Inspektur Jenderal Kementerian Agam M. Jasin menemukan potensi korupsi dalam penyelenggaraan pernikahan di semua wilayah. Nilai korupsi itu diperkirakan Rp 1,2 triliun setahun. Padahal, biaya administrasi pernikahan sesuai dengan aturan hanya Rp 30 ribu. Namun, penghulu atau pejabat Kantor Urusan Agama memungut biaya pernikahan hingga jutaan rupiah.

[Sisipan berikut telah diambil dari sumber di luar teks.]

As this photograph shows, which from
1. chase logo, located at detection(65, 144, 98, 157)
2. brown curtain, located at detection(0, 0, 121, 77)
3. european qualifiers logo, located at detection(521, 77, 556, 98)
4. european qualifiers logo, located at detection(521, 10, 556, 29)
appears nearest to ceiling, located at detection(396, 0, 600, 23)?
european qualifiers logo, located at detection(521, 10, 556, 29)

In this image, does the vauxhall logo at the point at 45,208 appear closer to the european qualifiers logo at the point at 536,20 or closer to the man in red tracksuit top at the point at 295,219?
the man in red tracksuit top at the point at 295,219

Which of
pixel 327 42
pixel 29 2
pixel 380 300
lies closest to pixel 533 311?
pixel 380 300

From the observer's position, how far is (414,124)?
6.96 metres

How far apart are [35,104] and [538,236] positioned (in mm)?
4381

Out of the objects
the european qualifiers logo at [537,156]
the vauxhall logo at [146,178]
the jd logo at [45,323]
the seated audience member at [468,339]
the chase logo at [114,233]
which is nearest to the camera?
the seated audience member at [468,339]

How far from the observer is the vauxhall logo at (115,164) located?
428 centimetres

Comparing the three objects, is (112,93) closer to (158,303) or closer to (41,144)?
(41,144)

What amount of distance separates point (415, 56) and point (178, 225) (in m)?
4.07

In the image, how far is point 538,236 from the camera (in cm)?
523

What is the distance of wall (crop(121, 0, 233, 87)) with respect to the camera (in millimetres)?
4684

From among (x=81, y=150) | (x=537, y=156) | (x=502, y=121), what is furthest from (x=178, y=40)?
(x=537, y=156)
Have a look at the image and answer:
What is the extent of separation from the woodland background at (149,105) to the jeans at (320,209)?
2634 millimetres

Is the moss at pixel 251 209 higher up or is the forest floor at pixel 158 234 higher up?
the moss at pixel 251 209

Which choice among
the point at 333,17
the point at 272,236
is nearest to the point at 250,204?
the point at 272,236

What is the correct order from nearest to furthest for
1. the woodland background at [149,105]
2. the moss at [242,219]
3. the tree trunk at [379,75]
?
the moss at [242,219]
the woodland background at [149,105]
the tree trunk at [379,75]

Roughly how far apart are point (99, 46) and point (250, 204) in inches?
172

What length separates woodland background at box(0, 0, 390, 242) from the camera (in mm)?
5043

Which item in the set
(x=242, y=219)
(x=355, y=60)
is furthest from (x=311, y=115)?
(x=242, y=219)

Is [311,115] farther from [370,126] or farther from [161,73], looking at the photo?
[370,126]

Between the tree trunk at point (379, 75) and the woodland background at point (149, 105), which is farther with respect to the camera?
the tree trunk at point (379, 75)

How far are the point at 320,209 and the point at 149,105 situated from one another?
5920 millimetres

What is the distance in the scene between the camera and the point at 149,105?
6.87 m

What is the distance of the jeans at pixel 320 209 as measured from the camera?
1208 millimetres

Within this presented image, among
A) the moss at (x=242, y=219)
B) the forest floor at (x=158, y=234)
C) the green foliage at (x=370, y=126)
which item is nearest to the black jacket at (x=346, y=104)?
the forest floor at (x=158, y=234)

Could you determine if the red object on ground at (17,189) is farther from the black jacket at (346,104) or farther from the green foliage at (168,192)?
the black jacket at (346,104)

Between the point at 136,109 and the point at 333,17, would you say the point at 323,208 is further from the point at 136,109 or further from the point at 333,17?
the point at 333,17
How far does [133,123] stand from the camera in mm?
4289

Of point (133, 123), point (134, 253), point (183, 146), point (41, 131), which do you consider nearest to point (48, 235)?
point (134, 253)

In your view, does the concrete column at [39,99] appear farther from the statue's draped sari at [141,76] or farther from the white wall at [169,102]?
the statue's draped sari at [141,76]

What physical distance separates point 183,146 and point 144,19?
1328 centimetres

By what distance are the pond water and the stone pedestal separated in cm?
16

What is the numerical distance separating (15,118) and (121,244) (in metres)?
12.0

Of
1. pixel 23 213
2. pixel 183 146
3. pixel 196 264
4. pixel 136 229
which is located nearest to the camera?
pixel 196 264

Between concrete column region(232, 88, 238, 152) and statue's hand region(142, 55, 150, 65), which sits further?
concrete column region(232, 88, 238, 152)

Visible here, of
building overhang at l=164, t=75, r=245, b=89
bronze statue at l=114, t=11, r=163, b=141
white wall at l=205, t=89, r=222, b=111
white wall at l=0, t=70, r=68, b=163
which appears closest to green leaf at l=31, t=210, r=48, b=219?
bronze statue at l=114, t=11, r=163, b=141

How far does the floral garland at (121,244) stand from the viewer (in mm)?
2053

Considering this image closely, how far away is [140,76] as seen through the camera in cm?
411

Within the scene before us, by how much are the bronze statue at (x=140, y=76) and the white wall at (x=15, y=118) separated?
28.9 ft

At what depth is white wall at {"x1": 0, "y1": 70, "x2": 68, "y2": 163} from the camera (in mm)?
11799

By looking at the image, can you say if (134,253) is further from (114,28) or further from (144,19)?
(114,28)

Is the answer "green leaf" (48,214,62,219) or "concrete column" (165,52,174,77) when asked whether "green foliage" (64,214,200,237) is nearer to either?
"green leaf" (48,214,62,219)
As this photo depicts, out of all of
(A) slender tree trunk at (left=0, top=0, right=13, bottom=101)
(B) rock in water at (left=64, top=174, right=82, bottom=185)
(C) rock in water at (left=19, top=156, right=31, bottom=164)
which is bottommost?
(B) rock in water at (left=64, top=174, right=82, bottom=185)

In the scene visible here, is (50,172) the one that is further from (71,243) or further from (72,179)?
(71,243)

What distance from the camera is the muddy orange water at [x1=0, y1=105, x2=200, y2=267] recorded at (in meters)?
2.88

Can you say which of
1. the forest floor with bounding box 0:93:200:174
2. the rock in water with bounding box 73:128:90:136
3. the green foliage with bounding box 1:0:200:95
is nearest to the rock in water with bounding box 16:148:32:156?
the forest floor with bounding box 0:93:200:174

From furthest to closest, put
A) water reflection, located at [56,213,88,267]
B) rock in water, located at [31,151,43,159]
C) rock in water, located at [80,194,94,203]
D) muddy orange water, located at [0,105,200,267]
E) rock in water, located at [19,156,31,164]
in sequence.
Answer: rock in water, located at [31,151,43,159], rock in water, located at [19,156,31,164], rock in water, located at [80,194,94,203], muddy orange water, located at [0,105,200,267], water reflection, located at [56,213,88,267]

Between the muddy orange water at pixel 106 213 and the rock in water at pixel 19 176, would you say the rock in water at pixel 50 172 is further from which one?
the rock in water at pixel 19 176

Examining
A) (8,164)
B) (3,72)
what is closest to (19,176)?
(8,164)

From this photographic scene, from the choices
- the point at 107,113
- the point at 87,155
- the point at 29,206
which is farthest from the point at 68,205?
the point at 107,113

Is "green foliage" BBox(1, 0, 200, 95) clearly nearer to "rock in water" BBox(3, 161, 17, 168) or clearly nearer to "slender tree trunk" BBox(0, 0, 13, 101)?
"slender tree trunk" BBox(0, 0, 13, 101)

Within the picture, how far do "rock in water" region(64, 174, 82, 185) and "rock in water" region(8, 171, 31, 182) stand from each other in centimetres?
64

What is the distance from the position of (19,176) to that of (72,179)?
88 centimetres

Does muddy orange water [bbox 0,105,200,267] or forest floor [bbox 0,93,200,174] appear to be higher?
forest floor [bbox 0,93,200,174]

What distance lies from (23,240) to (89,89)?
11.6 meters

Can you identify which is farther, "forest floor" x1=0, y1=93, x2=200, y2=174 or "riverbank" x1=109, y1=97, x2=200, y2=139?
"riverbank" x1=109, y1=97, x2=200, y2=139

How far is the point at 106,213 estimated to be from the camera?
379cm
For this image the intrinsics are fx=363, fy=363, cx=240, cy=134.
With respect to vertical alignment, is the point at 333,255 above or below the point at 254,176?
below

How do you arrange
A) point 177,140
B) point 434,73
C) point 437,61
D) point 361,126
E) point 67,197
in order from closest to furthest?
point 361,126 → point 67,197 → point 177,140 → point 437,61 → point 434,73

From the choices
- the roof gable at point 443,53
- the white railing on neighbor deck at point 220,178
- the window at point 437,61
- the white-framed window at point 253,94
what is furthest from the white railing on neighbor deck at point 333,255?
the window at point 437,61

Dalam hitungan Inspektorat, sebanyak 2,5 juta hajatan pernikahan terjadi setiap tahun. Jika dipungut biaya rata-rata Rp 500 ribu setiap hajatan, maka total pungutan tersebut sebesar Rp 1,2 triliun. Namun, Inspektorat memperkirakan pungutan biaya pernikahan jauh lebih besar. Sebab, ada penghulu yang memungut biaya nikah hingga mencapai Rp 3 juta.
Indra mengatakan, pungli merupakan persoalan lama yang tidak boleh dianggap sepele. “Saya tidak kaget dengan pungli di KUA yang per tahun mencapai Rp 1,2 triliun,” ucapnya. Menurut dia, pungli dapat dikatakan bentuk pemerasan dan gratifikasi. Sebab, hal ini terjadi mulai dari pengurusan administrasi hingga proses ijab kabul oleh penghulu.
Namun, ia meyakini masih banyak KUA atau penghulu yang bersih. Politikus Partai Keadilan Sejahtera ini mengusulkan agar Kementerian Agama menganggarkan sebagian dana Anggaran Pendapatan dan Belanja Negara untuk proses pernikahan. “Penghulu yang melayani pernikahan di luar jam kerja atau harus menempuh jarak yang jauh diberi tunjangan dan dana operasional memadai,” katanya.
Dikatakan oleh Indra, seharusnya orang yang menikah di KUA justru dibiayai oleh pemerintah. “Seperti di beberapa negara, malah diberi uang dengan jumlah yang tidak sedikit,” ujarnya.